[THINGS TO DO]
[a] Decide whether each statement agrees with the post about SPFC below. Answer yes or no for each, quoting the words of the post that decide it.
(i) SPFC can serve as a replacement for SPCC.
(ii) In the two-image illustration, image A was exposed twice as long as image B.
(iii) The flux ratio of 2 also holds for saturated stars.
[b] Resume the post about SPFC below, picking up after its final sentence.

[QUOTED TEXT]
========

But it is not clear to me what it is for, what exactly is its function, how do we use it now, is it a complement, a replacement for SPCC?
Hi Marcelo,

SPFC has nothing to do with ImageSolver other than the fact that it requires astrometrically solved images.

SPFC won't complement the MARS-based tools that we'll release. We are using SPFC to process the MARS reference data we are currently acquiring, as well as user-contributed MARS data.

SPFC cannot replace SPCC and has nothing to do with color calibration, although both processes use similar photometric and spectral analysis techniques.

Let me describe what SPFC does in a (hopefully) simple way. Imagine we have two linear images, A and B. Both images have been acquired using the same instruments (telescope, camera, filters, etc.), under identical conditions (transparency, seeing, temperature, etc.), and have been calibrated the same way. The only difference is in the exposure time: A was exposed for 20 minutes, and B was exposed for 10 minutes.

If we measure the flux (pixel values) registered for the same star on A and B, we get two scalars (numbers) that we can call FA and FB. Since the images are linear, we have:

FA/FB = 20/10 = 2

If we repeat the same task for many stars registered on both A and B, we will obtain the same value of 2 for all of them, as long as we exclude saturated stars and too dim stars where uncertainty is too high to acquire reliable measurements.

========

[SUPPLIED DATA]

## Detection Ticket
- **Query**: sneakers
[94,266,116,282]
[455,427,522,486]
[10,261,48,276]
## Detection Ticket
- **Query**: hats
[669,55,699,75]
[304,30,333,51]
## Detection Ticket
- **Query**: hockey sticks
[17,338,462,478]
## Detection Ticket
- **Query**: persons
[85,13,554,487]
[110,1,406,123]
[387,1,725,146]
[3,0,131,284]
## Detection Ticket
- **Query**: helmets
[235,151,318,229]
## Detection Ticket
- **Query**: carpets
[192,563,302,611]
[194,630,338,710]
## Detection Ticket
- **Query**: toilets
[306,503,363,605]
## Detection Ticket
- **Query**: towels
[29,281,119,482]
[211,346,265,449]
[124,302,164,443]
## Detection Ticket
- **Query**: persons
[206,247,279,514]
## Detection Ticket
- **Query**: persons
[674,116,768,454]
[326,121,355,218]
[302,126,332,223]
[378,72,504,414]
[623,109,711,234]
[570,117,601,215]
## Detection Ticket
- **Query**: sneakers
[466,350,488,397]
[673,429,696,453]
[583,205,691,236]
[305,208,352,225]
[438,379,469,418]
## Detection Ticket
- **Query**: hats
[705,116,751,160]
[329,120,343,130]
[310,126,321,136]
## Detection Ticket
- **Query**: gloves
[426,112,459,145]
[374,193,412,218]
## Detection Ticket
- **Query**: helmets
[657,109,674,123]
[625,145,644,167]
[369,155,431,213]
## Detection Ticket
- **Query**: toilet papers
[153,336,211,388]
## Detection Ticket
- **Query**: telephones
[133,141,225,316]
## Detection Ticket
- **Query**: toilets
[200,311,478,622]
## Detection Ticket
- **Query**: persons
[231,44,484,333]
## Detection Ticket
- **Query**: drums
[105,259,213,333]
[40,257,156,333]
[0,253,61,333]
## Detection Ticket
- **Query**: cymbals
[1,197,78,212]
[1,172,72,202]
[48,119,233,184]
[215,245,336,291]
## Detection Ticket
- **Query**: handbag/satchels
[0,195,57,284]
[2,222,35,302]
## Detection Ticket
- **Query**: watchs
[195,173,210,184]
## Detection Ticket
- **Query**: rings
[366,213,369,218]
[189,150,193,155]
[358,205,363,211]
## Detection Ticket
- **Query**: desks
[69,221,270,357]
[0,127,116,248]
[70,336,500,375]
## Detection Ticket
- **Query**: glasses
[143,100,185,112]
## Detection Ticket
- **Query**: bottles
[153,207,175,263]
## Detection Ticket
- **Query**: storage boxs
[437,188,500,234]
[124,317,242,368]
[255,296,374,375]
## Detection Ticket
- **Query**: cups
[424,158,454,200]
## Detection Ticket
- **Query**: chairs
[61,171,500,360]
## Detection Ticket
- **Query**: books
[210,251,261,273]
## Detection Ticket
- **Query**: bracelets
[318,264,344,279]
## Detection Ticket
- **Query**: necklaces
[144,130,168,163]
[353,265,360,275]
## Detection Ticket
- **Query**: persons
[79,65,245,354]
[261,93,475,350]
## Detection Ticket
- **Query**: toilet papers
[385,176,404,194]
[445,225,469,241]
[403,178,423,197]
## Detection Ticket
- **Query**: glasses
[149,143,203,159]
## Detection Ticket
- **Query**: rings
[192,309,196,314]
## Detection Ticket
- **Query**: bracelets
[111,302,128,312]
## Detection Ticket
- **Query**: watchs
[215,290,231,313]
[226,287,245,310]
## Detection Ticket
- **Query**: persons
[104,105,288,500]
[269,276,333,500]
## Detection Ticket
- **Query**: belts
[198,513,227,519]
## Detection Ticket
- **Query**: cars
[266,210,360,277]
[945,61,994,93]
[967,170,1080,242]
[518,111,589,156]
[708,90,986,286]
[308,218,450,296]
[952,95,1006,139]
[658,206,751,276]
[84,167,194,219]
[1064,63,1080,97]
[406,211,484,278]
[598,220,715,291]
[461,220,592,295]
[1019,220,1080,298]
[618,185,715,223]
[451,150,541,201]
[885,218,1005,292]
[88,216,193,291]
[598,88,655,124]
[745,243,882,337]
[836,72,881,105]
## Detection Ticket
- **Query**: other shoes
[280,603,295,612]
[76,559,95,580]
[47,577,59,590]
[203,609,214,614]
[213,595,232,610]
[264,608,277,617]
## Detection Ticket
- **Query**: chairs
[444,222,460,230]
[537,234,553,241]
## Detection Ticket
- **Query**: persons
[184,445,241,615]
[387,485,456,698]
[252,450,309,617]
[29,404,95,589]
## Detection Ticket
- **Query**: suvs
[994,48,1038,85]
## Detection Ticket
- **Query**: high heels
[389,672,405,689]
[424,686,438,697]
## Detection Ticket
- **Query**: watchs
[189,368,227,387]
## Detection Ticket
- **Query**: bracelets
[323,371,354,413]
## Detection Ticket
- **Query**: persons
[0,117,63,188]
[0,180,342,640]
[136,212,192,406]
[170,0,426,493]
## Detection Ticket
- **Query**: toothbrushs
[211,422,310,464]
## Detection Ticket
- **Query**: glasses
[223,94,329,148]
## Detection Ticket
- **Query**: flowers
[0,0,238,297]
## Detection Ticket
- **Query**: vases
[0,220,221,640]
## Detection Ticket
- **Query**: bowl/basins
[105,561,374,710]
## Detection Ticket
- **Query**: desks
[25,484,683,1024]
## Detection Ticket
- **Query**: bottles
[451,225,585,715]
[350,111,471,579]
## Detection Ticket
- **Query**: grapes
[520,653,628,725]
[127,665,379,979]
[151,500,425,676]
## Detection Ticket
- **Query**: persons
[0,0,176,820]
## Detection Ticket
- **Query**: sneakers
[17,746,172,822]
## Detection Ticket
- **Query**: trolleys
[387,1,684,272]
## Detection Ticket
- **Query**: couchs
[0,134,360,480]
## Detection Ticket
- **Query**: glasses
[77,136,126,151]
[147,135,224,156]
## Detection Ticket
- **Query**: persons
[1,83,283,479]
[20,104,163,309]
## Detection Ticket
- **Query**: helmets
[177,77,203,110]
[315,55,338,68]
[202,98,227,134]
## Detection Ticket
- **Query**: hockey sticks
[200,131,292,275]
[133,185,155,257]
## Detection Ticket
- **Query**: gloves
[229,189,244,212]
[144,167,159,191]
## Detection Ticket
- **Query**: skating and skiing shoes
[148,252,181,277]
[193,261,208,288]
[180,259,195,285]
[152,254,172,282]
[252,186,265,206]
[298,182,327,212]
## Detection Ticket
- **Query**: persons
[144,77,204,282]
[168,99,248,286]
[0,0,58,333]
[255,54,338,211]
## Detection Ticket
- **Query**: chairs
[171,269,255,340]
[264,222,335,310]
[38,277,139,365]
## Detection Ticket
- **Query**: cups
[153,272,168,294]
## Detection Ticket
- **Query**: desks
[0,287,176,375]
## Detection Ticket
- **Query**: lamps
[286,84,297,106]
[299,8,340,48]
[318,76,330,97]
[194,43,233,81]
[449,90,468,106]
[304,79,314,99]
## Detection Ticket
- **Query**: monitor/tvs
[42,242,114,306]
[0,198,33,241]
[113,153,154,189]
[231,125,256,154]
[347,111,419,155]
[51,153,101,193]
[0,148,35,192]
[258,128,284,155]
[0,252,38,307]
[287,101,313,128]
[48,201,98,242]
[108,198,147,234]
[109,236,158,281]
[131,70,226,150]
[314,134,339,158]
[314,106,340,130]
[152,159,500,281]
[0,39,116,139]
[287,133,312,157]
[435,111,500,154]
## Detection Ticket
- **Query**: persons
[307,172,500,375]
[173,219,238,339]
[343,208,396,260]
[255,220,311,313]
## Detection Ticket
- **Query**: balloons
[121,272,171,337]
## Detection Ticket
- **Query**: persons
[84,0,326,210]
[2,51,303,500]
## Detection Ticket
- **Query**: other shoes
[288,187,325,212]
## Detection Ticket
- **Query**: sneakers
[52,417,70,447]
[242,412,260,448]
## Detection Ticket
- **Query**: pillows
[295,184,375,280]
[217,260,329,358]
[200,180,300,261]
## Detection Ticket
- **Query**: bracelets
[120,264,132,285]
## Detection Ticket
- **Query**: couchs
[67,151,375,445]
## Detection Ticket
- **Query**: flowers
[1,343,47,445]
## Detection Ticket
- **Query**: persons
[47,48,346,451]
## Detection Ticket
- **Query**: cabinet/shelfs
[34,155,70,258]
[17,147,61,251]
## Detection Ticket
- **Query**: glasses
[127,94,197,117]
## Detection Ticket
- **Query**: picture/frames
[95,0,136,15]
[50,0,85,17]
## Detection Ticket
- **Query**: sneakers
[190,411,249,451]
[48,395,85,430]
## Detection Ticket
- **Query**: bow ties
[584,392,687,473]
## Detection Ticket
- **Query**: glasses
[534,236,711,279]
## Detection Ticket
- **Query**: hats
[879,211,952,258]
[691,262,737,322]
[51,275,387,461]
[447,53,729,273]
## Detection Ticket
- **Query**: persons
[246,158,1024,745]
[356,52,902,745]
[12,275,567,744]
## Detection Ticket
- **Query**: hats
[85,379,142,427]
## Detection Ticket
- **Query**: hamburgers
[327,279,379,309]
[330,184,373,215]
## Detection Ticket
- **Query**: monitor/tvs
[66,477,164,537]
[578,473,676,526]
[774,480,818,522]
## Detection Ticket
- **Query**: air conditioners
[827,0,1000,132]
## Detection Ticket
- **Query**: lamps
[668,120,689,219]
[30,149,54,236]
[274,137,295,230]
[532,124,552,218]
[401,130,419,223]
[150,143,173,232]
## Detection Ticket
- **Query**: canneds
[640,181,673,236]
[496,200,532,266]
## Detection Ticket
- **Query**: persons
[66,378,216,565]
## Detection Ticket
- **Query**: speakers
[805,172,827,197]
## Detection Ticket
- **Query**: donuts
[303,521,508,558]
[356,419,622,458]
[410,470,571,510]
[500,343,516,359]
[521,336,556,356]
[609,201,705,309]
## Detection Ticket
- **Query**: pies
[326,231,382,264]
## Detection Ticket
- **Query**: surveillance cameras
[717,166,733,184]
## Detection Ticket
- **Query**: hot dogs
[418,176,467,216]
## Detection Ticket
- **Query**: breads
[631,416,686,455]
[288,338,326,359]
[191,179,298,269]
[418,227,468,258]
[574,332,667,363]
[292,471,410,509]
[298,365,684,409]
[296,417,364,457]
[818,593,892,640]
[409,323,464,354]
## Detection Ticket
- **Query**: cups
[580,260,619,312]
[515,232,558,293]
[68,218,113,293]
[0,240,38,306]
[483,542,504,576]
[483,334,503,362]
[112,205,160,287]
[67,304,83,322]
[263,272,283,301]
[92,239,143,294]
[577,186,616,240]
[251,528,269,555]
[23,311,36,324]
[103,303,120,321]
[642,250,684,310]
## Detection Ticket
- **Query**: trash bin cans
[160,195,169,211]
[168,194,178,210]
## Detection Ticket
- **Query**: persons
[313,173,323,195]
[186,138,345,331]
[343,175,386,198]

========

[THE ANSWERS]
[a]
(i) No: "SPFC cannot replace SPCC and has nothing to do with color calibration"
(ii) Yes: "A was exposed for 20 minutes, and B was exposed for 10 minutes."
(iii) No: "as long as we exclude saturated stars and too dim stars where uncertainty is too high to acquire reliable measurements."

[b]
This FA/FB quotient is what we call a scale factor. It is the quantity that tells us how strong A is compared to B in terms of the intensity of the registered signal. Scale factors are very important because they, along with noise measurements, allow us to compare and weigh images in terms of signal-to-noise ratio. They also allow us to normalize images by making them statistically compatible, which is essential for many analysis tasks, including photometry, statistical outlier rejection, gradient correction based on reference data (such as MARS), and mosaic construction.

If things were as simple as above, calculating scale factors would be trivial: just divide the exposure times. Unfortunately, this is not the case because our assumptions here are unreal. In practice, acquisition conditions vary largely, and many factors can complicate flux and noise measurements and any comparison among images and data sets.

The LocalNormalization tool calculates very accurate and robust scale factors. It calculates them for a set of images with respect to a given image, which is the one selected as the normalization reference. This means that scale factors computed with LN are only valid (and meaningful) for the data set where they have been calculated. You cannot compare two scale factors calculated with respect to different references.

The new SPFC tool also calculates (even more) accurate and robust scale factors, but it does that with respect to the set of spectra provided by the Gaia DR3 star catalog. Since we are working with spectra, the tool needs to know the exact filters we have used to acquire the images and the efficiency curve of the sensor we have used in order to compare photometric measurements with catalog spectral data. Besides its higher accuracy (because we are using a high-quality reference), the huge advantage of this process is that it produces universally comparable scale factors. Since the Gaia spectra reference can be common for all measured images, we can compare SPFC scale factors among images acquired with different instruments, different filters, and even (when applicable) of different regions of the sky. This is a powerful step forward.

I hope this clarifies all of these improtant concepts and helps you understand the significance of the development work we are carrying out.
Thanks for this clear explanation.
I assume that variable stars (inherently or because of a companion star) and possibly stars with occulting planets must be removed from the comparaison list, right ?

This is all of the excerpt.